Anyway, I could add this in then base class Bio::DB::Taxonomy directly so
one could used the retrieved TaxIDs for flat-file or entrez searches; this
requires, of course, access to the remote Entrez database (it would use
ELink).  Would that be of interest?

If so, I'll work on that and add relevant tests to Taxonomy.t when I can.

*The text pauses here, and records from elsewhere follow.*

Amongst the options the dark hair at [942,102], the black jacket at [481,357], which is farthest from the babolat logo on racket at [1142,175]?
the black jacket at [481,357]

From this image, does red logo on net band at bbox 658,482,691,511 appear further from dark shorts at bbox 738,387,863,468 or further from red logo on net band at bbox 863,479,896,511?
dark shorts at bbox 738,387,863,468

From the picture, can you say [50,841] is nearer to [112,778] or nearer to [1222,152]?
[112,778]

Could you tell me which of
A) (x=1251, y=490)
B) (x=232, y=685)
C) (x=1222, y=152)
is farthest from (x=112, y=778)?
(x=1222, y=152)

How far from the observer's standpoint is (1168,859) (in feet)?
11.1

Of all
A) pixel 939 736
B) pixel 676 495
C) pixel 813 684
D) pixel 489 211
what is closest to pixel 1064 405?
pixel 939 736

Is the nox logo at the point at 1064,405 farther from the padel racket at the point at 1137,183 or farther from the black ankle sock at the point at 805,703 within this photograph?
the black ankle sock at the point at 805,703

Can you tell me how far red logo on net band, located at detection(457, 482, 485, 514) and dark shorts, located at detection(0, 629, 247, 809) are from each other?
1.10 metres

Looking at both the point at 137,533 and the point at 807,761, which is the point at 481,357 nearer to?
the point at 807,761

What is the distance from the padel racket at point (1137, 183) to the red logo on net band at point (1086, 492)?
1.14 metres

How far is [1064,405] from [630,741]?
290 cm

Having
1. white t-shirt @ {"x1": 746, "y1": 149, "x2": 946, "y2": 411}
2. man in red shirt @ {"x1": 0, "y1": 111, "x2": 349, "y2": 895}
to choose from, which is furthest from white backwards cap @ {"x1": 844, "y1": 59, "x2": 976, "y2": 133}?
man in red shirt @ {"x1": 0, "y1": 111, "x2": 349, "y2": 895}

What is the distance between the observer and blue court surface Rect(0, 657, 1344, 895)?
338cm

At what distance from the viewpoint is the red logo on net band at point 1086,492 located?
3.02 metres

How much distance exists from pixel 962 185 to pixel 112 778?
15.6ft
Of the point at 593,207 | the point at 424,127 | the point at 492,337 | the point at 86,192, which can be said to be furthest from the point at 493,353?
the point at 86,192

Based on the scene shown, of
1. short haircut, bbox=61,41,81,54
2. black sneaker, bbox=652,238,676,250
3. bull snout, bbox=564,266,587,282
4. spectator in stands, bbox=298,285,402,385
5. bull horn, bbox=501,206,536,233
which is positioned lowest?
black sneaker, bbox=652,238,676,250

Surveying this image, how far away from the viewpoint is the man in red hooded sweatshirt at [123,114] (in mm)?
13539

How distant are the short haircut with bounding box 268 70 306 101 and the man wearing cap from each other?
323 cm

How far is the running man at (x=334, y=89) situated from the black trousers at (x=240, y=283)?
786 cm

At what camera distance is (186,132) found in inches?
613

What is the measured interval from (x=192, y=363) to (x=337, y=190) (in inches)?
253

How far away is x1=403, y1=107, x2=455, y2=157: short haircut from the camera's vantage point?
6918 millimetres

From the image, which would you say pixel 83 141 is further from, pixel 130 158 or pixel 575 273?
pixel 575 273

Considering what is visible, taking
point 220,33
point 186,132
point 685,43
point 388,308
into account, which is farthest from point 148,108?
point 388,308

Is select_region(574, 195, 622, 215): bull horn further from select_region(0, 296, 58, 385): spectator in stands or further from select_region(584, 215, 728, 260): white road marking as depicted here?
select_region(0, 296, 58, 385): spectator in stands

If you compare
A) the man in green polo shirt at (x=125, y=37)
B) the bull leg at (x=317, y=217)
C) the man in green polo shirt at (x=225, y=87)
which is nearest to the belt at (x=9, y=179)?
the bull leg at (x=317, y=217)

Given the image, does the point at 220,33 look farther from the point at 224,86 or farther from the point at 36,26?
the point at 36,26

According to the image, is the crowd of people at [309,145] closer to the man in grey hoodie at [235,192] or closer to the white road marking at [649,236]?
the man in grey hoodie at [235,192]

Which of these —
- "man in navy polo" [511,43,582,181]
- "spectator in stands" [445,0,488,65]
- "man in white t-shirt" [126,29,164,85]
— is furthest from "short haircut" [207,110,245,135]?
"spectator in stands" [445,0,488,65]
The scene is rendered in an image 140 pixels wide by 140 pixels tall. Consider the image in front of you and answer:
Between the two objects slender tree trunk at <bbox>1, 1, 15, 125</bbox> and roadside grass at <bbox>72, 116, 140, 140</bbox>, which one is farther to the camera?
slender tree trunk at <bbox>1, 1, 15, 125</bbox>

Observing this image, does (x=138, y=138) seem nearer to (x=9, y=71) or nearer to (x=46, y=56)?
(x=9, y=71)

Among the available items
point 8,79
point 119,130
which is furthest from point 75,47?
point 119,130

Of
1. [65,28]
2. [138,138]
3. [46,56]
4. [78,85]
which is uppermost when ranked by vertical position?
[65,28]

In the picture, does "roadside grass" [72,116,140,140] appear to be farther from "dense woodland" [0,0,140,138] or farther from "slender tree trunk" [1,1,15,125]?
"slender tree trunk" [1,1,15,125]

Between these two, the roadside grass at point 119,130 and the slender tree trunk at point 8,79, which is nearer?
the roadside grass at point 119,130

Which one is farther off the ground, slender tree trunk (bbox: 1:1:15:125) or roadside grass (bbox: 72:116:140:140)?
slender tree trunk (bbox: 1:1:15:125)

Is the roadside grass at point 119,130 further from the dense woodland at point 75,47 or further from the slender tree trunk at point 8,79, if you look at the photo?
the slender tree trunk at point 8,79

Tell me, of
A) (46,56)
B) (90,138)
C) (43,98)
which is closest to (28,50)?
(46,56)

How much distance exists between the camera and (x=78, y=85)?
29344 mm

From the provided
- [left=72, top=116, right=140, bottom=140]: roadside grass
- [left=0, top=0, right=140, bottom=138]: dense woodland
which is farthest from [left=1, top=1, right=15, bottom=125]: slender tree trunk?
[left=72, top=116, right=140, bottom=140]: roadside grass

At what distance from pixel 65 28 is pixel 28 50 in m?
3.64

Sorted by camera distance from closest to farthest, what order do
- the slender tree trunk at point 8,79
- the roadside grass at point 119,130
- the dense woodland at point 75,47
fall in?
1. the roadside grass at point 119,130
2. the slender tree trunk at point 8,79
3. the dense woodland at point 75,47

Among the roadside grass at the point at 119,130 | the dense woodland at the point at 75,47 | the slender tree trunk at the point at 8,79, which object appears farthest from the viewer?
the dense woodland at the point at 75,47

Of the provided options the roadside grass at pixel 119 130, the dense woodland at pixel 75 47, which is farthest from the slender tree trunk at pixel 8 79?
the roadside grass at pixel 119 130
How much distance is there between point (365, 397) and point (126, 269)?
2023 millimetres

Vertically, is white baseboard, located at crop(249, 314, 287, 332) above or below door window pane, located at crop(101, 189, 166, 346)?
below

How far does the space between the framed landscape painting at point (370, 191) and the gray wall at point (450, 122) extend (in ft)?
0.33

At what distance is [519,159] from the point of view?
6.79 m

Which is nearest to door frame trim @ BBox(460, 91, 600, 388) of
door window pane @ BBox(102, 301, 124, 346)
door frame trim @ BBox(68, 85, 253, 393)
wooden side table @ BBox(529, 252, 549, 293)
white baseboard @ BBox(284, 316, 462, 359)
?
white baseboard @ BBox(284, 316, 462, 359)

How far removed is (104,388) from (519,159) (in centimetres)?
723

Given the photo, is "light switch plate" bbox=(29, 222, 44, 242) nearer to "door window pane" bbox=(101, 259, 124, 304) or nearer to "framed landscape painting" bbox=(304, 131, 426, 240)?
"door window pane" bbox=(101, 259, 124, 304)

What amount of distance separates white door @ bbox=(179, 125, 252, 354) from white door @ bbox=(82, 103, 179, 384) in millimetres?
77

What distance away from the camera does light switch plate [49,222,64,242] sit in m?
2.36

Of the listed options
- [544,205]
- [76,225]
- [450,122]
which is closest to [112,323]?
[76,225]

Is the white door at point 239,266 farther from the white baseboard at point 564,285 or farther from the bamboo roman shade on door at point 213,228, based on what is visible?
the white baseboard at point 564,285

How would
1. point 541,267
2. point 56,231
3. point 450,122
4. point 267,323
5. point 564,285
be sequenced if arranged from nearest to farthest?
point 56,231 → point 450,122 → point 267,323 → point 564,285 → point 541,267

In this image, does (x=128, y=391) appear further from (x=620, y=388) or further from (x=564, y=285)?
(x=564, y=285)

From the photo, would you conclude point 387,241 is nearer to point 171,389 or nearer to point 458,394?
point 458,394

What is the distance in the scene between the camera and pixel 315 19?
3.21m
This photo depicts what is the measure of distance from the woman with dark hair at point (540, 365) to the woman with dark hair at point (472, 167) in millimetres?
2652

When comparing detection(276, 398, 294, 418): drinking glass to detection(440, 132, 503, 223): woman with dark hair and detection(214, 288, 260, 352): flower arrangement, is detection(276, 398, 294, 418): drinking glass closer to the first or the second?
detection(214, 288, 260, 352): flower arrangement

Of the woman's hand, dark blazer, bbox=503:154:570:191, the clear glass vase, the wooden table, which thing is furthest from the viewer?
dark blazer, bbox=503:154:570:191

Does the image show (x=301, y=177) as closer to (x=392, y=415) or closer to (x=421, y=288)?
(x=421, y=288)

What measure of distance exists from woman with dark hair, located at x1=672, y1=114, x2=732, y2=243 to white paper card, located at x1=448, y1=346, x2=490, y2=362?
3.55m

> Bio::DB::Taxonomy::flatfile
> ---------------------------

...

> API-CHANGE: for this reason I've renamed get_taxonid() to get_taxonids()
> and it returns an array of ids in list context. For backward
> compatibility it returns one of the ids in scalar context, and
> *get_taxonid = \&get_taxonids.

Returning a scalar makes sense as long as its noted in the POD.  I have seen
similar methods return an array ref based on wantarray instead of a scalar,
but that largely depends on the complexity of the array (an array of hashes,
for instance).  

...

> Bio::DB::Taxonomy::entrez
> -------------------------

...

> NOTE: entrez modules (and website) cannot cope with '<something>' in the
> query, failing searches like 'Craniata <chordata>'. For this reason, if
> get_taxonids() is given a query with '<something>' it will immediately
> return undefined, saving a pointless website access. If you want the id
> of 'Craniata <chordata>' you must search for 'Craniata', then get the
> node for each returned id to see which one has a parent node with a
> scientific_name() or common_names() case-insensitive matching to
> 'chordata'.

It may be something with the esearch interface, though the direct TaxBrowser
query also seems to have problems with this:

http://www.ncbi.nlm.nih.gov/Taxonomy/taxonomyhome.html/

I'll try looking into it to see if there is a more direct way to get those
(there probably isn't).

> # Improvements
> BEHAVIOUR-CHANGE: now throws on failure to retrieve data from website.
> 
> BEHAVIOUR-CHANGE: the ScientificName field isn't touched except for s/
> \(class\)$//, being sent directly to Bio::Taxonomy::Node->new(-name =>
> $untouched) or the $node->classification() array. Previously, a species
> node would have its name converted from 'Homo sapiens' to 'sapiens', but
> the conversion mangled very badly certain other species names.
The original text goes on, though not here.